» Your instructions
Rewrite the records from the line with "By looking at" through the end of the records, requests included. Shift every box coordinate in the answers up by 104.

══ Task inputs

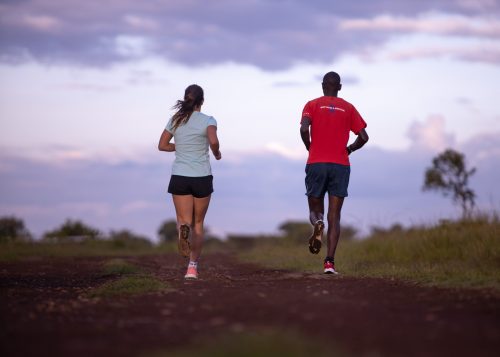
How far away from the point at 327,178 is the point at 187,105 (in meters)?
2.22

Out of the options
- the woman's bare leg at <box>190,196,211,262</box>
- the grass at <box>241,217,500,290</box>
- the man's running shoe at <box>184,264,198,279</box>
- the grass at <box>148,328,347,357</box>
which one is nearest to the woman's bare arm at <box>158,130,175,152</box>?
the woman's bare leg at <box>190,196,211,262</box>

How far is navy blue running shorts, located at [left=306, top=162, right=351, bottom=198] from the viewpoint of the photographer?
12.3m

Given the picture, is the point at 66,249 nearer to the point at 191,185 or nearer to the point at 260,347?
the point at 191,185

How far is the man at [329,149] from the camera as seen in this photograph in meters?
12.3

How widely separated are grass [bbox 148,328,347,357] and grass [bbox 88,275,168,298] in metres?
3.78

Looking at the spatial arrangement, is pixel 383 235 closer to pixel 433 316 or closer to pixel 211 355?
pixel 433 316

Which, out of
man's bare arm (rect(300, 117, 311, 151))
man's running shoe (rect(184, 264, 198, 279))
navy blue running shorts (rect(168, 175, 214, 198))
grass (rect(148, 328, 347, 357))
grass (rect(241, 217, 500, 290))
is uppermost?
man's bare arm (rect(300, 117, 311, 151))

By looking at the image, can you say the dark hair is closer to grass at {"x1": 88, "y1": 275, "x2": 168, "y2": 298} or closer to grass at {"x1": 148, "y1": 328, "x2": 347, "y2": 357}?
grass at {"x1": 88, "y1": 275, "x2": 168, "y2": 298}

════

» The completed task
By looking at the image, can you say the dark hair is closer to grass at {"x1": 88, "y1": 275, "x2": 168, "y2": 298} or closer to grass at {"x1": 148, "y1": 328, "x2": 347, "y2": 357}?
grass at {"x1": 192, "y1": 379, "x2": 272, "y2": 402}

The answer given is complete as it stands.